* **Page extract**
This is not merely a pedagogical
nor epistemological concern – this is an urgent moral concern.
You see, people still get sick
and we still misunderstand it – not scientifically, although that does still
happen, of course, but socially and, ultimately, politically.
To understand this I want to
look at two seemingly unrelated texts: the story from Mark, on the one hand;
and the congregational timeline we created during the congregational meeting
last week, on the other.
The story in Mark comes at the
beginning of Jesus’ public ministry, and already we see the lines being drawn. Jesus
and his first followers have just left the synagogue, where he has healed a man
with an unclean spirit. His teaching – with authority, the crowd declares – is
already challenging assumptions about social distinctions around holiness
codes.
They move from the public space
to the private one – the home of Simon and Andrew – and Jesus again offers
healing.
As Ched Myer notes in his work
on Mark’s gospel, “In the symbolic order of Judaism, illness was associated
with impurity or sin, a state that mean exclusion from full status in the body
politic.”[1]
Simon’s mother-in-law is restored to her role as host and provider of
hospitality, to her position as one who serves at table – a position worth
noting on a communion Sunday.
This pattern of restoration
repeats throughout the gospels, and it’s why the healing stories matter.
Jefferson missed their meaning completely by focusing merely on the
supernatural understanding of the act.
As Myers goes on to say, Jesus
“acts were powerful not because they challenged the laws of nature, but because
they challenged the very structures of social existence.”[2]
The structures of social
existence continue to challenge our own understandings; they even continue to
challenge our understanding of disease, as the other text I mentioned reminded
me.
Our congregational timeline
notes that, at some point in the 1980s, session was approached by the
Whitman-Walker Clinic asking for space in the church building for meetings of
support groups for people with AIDS.

Stored data entries:
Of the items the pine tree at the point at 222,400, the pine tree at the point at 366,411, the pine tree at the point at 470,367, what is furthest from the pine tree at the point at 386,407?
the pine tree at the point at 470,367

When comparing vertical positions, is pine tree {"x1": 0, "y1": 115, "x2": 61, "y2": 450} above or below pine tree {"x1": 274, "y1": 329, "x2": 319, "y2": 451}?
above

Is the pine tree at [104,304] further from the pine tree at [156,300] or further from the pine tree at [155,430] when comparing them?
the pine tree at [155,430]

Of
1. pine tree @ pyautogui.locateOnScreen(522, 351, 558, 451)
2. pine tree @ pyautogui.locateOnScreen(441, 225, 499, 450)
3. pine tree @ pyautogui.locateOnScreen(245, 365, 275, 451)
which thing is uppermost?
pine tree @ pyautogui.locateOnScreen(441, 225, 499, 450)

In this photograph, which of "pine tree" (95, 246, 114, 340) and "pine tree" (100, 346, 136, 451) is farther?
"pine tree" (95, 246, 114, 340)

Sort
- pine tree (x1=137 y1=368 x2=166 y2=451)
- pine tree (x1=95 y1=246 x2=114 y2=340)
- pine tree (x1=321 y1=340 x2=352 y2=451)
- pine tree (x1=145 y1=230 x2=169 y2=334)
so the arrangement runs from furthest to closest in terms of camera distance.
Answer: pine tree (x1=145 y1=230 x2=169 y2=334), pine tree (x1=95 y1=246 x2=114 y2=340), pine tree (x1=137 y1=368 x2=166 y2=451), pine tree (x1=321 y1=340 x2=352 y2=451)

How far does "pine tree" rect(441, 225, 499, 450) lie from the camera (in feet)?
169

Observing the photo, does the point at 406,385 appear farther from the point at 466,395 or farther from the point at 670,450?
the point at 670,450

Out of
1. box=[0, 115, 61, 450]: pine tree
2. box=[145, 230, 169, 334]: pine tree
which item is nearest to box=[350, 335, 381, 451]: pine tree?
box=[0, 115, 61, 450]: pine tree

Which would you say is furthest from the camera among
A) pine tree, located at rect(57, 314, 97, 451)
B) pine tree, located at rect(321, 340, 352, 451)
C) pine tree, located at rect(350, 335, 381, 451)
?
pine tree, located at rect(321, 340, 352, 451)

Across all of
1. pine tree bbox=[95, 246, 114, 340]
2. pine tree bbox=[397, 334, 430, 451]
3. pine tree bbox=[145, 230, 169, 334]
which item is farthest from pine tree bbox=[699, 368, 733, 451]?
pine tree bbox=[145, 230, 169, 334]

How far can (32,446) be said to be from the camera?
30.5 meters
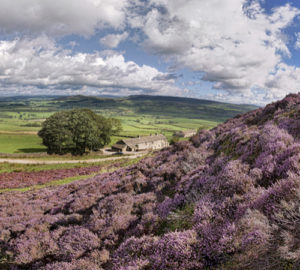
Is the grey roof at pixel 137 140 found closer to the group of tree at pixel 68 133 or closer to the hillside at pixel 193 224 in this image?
the group of tree at pixel 68 133

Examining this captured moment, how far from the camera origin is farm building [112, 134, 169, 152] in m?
101

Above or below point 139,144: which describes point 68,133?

* **Exercise requirements**
#1 Reproduce the part of the sermon excerpt that begins at the words "You see, people" and stops after the words "and, ultimately, politically.".
#2 In the sermon excerpt, what did the Whitman-Walker Clinic ask session for?
#3 Pick up the sermon excerpt after its final sentence and continue it.

* **Set of answers**
#1
You see, people still get sick
and we still misunderstand it – not scientifically, although that does still
happen, of course, but socially and, ultimately, politically.

#2 Space in the church building for meetings of support groups for people with AIDS.

#3
Some of you are old enough to
remember what the AIDS crisis felt like in the mid-1980s. The toxic and
volatile stew of fear and hatred led to the kinds of divisions and exclusions
that would have felt remarkably familiar to the lepers and demon-possessed
people whom Jesus touched. The bigotry behind all of that started at the top
and trickled down throughout the Reagan years in America. In 1987 Congress
banned the use of federal funds for any AIDS education or prevention campaign
that in any way seemed to encourage “homosexual activities.”
By the end of that year more
than 86,000 Americans had died from AIDS.
The Whitman-Walker Clinic had
just begun to provide services in NoVA and faced a great deal of resistance
from potential landlords who acted out of fear of the disease and homophobia.
In that context, the session
here welcomed support groups for people with AIDS.
I’ve heard the story from a
couple of folks who were on session back in the mid 80s. Whitman-Walker
approached the church about using space. The session discussion raised all of
the questions you would imagine, including questions about bathrooms and how
parents of childcare center kids might react. No doubt that discussion
reflected a combination of due-diligence and fearfulness, but, as I’ve heard it
told, after a fairly lengthy discussion one older elder who’d been mostly quiet
spoke us, saying simply, “I don’t know what will happen with this, but I do
know what Jesus would do.”
CPC hosted Whitman-Walker
support groups until the last group decided to disband about 10 years ago.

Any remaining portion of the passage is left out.